Mike Casey, a spokesman for Steyer, didn’t return a call seeking comment.
Not everyone is enthusiastic about the board’s role. Nebraska is one of 10 states that elects public service commissioners, said Jack Gould, issues chairman for Nebraska Common Cause, an advocacy group. Members of the state panel often run unopposed and get most of their donations from the companies they regulate, Gould said.
From 2000 to 2012, three quarters of all reported donations to incumbent Nebraska commissioners were from regulated companies or people connected to them, according to a report from the group.

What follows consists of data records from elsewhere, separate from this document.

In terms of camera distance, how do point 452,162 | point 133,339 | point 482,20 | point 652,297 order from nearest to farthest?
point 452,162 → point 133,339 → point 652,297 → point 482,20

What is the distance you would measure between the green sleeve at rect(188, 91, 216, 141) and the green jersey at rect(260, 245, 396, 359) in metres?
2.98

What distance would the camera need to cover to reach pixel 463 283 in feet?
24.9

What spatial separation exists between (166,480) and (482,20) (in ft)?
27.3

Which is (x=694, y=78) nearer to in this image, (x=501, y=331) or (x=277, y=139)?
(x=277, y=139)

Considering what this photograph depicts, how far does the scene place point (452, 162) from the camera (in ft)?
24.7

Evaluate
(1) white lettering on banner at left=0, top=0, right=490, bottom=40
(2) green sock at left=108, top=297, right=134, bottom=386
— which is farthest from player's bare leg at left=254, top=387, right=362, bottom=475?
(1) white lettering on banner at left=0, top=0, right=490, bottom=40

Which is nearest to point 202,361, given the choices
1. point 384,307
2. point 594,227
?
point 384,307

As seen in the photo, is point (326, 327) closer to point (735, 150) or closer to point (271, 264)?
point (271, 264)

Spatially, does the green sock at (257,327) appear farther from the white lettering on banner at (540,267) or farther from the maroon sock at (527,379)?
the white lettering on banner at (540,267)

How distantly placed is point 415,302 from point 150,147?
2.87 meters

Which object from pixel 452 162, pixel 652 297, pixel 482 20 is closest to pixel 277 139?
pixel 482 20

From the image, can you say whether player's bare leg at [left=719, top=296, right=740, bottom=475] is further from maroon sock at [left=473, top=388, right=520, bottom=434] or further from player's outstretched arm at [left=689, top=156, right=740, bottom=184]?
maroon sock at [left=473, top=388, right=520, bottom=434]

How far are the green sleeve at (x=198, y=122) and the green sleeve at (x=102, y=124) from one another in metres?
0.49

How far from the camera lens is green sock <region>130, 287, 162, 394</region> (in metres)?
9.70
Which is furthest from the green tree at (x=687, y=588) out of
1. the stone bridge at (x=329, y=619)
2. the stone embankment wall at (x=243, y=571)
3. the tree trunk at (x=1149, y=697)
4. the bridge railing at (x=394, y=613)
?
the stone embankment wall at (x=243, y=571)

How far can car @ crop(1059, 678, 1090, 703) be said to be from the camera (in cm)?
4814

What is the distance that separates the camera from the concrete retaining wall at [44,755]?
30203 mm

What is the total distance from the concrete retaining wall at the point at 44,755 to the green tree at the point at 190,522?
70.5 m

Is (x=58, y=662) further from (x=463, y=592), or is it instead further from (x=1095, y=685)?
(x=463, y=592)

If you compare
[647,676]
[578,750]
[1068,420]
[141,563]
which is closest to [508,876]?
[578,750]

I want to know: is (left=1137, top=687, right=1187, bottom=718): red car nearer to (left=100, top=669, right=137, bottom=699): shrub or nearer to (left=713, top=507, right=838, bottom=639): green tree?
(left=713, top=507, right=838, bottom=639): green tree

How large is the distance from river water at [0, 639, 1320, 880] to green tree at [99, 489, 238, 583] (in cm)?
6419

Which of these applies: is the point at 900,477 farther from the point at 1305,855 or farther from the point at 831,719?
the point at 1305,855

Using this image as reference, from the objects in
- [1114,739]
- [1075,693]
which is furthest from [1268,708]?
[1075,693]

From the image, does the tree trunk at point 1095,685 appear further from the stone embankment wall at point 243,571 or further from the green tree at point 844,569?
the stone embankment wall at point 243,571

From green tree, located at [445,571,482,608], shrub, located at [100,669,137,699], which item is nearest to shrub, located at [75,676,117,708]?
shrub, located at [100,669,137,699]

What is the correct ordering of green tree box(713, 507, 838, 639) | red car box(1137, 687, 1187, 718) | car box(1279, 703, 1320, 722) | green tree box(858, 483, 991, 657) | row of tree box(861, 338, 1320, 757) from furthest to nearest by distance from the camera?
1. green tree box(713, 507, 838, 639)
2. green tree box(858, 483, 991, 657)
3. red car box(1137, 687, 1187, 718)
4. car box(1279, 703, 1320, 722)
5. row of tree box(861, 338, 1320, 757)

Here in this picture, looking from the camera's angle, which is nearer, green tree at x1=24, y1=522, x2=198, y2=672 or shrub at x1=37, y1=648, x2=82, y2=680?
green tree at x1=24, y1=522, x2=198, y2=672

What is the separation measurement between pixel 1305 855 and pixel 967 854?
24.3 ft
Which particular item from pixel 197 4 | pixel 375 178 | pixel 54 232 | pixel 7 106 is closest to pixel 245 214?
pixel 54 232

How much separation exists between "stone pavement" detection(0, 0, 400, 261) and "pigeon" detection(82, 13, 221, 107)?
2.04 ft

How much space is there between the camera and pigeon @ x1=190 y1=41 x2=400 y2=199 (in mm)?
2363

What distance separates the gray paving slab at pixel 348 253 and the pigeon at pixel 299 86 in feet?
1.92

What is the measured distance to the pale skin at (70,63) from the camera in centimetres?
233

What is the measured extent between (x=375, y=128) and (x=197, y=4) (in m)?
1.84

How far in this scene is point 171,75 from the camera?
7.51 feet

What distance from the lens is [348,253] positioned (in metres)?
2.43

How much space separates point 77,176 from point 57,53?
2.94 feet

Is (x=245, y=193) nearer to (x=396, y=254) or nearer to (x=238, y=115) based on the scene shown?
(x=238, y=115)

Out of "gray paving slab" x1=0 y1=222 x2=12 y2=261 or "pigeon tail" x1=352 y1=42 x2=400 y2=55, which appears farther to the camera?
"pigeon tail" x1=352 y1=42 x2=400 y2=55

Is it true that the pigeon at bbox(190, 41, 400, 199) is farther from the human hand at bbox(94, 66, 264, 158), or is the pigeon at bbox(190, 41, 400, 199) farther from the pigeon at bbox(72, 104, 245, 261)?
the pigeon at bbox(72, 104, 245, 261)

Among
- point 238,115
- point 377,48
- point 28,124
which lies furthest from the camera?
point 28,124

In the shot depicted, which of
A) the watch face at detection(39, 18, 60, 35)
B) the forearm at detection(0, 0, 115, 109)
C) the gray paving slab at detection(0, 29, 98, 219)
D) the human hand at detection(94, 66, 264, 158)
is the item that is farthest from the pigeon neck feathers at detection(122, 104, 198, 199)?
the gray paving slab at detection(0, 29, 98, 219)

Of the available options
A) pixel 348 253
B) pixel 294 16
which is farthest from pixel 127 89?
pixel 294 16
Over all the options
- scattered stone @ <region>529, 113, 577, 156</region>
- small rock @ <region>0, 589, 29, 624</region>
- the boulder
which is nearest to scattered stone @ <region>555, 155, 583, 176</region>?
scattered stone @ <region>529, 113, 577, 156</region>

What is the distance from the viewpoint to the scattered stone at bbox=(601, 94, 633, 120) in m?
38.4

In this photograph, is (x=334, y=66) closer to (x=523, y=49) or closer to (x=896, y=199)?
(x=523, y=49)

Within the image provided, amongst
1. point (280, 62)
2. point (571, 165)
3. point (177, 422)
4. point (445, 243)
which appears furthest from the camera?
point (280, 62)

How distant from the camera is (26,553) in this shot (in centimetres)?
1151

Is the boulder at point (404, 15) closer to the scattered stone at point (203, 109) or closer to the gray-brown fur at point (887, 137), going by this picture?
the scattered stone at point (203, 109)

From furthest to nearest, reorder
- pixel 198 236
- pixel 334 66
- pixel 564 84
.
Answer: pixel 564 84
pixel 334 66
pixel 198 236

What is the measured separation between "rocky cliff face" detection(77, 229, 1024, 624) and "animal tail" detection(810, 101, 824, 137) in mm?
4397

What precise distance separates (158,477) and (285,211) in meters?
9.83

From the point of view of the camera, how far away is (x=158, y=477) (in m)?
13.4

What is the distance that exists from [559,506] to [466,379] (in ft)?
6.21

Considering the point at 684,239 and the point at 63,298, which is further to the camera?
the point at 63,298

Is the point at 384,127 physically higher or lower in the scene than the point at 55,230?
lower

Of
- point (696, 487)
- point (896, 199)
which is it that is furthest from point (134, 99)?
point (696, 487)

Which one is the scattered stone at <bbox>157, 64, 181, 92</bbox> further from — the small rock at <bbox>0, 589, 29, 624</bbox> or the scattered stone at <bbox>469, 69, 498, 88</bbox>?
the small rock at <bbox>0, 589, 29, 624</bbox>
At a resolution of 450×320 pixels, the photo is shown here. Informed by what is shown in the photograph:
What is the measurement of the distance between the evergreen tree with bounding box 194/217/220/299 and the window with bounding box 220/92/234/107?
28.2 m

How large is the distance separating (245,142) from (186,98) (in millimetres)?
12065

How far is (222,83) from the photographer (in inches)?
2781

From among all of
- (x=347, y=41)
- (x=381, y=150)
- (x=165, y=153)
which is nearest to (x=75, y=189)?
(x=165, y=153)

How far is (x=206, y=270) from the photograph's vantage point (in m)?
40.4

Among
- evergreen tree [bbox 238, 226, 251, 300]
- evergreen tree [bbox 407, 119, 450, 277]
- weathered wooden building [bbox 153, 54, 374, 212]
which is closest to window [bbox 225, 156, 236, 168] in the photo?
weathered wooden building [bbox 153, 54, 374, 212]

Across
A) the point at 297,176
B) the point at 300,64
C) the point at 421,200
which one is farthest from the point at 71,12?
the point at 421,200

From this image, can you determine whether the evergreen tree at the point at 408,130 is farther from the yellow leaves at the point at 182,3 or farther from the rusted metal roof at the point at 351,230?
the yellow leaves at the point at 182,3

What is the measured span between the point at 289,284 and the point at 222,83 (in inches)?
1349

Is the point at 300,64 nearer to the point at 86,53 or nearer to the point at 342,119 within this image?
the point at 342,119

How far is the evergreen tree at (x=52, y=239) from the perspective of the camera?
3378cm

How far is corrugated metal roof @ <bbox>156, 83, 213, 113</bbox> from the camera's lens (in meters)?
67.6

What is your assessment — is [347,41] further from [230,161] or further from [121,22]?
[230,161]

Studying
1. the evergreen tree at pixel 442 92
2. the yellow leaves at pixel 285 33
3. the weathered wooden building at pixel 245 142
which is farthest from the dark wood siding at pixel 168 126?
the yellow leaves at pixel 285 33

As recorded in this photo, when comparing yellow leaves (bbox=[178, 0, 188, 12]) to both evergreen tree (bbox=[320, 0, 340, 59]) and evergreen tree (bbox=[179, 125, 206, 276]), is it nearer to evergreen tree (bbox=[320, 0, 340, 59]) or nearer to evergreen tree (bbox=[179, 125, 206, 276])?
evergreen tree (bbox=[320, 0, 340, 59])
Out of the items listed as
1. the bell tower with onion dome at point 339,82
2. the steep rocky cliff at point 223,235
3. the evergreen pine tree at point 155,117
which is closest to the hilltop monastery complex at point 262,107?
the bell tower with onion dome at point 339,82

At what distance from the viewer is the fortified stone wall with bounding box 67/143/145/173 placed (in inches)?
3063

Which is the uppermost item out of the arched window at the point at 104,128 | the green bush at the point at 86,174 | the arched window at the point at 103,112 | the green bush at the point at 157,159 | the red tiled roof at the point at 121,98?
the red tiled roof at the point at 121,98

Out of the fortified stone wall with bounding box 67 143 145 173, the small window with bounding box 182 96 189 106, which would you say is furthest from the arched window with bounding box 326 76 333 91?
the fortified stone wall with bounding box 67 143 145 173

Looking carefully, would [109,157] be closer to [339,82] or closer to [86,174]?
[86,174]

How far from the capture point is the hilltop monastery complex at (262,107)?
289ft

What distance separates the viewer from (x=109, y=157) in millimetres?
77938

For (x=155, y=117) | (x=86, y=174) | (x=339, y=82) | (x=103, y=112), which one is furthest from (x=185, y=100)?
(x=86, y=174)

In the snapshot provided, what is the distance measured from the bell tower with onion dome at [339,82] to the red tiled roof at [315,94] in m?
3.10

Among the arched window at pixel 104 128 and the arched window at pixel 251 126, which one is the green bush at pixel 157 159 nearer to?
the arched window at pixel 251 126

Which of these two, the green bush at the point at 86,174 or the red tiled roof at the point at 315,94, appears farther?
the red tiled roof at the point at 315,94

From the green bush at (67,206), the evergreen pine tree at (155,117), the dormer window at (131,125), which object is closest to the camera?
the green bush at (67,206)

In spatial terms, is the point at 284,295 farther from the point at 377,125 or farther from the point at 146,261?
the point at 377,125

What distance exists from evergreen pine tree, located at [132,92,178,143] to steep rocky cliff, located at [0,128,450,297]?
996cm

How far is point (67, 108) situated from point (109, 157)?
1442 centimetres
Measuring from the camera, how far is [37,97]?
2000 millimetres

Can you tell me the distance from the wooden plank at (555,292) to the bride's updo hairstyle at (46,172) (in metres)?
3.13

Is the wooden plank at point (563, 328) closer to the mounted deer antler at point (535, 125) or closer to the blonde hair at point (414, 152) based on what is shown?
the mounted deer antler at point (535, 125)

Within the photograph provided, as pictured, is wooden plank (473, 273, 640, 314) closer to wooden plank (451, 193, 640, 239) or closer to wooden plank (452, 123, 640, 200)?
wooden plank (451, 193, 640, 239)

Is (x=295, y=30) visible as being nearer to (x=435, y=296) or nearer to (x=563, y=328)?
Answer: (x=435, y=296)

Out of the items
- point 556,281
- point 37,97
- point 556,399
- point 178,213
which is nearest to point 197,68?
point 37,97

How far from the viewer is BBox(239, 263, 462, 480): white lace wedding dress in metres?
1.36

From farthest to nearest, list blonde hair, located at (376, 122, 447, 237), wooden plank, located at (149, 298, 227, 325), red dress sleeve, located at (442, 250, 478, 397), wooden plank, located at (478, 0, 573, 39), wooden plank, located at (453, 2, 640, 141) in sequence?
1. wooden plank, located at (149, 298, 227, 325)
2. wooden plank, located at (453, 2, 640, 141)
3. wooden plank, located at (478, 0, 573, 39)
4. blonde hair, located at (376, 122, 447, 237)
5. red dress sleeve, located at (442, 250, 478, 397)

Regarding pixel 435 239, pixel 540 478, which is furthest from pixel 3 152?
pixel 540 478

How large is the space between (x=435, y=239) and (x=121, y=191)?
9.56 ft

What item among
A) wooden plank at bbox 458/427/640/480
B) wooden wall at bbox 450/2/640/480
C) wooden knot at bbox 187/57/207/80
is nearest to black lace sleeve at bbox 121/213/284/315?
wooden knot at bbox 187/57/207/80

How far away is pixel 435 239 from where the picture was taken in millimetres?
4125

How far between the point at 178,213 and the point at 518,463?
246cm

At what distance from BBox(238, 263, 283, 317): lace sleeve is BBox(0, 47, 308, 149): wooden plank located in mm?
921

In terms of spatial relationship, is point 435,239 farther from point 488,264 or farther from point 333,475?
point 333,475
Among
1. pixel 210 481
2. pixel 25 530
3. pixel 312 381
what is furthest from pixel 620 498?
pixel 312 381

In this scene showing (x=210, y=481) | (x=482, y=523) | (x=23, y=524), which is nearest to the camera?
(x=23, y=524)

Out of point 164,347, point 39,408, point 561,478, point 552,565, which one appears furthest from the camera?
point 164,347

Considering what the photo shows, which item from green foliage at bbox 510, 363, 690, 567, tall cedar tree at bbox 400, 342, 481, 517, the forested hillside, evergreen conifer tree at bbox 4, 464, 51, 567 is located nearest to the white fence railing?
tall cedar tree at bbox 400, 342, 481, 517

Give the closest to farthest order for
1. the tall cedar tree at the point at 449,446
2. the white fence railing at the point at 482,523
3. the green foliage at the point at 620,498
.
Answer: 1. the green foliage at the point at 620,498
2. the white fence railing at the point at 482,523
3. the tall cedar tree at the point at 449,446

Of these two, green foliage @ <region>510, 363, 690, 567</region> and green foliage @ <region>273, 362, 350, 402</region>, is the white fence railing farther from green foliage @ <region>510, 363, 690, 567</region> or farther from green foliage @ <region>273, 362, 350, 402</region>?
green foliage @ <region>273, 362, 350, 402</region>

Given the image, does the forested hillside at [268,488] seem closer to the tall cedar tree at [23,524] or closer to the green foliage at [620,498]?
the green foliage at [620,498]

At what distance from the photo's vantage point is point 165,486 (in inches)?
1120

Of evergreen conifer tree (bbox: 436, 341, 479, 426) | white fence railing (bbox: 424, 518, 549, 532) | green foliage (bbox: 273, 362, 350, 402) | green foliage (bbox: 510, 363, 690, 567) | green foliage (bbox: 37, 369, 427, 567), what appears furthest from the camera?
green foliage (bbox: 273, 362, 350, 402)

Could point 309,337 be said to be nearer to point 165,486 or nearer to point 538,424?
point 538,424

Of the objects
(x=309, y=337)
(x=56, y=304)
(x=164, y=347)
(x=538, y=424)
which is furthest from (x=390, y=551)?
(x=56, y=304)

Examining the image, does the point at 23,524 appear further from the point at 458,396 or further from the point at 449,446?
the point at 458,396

Concern that donations influenced policy decisions emerged when the state Legislature considered banning regulated entities such as power companies from providing broadband Internet service in the state.
The bill, which passed in 2005 and was backed by commission members, benefited existing Internet service providers such as telephone and cable-television companies, Gould said.
“Here they were out campaigning for the cable companies and the phone companies,” Gould said in an interview. “Their record in the past just isn’t that good.”
Telecommunications companies accounted for $70,261 in campaign contributions to commission members from 2000 to 2012, according to the report from Common Cause.
In 2012, Frank Landis, who was elected in 1988 and is now the chairman, and Tim Schram, elected in 2006, ran unopposed. Commissioner Anne Boyle, in office since 1996, is retiring and her seat will be contested in November. Two other members’ terms expire in 2016.
Landis, Schram and Boyle didn’t respond to telephone calls seeking comment.
Labor unions that favor Keystone are sounding out possible candidates for Boyle’s seat, Kleeb said, and outside funding from both sides for the campaign is “a very real possibility.”
For Kleeb, the best outcome would be a decision to run Keystone along an existing TransCanada pipeline in the eastern part of the state.
“The PSC is considering information from county boards and natural resource districts which are kind of unique bodies in our state that deal with water,” she said. “Fortunately for those who oppose the pipeline, several of those groups have actually passed resolutions against the pipeline and against the route.”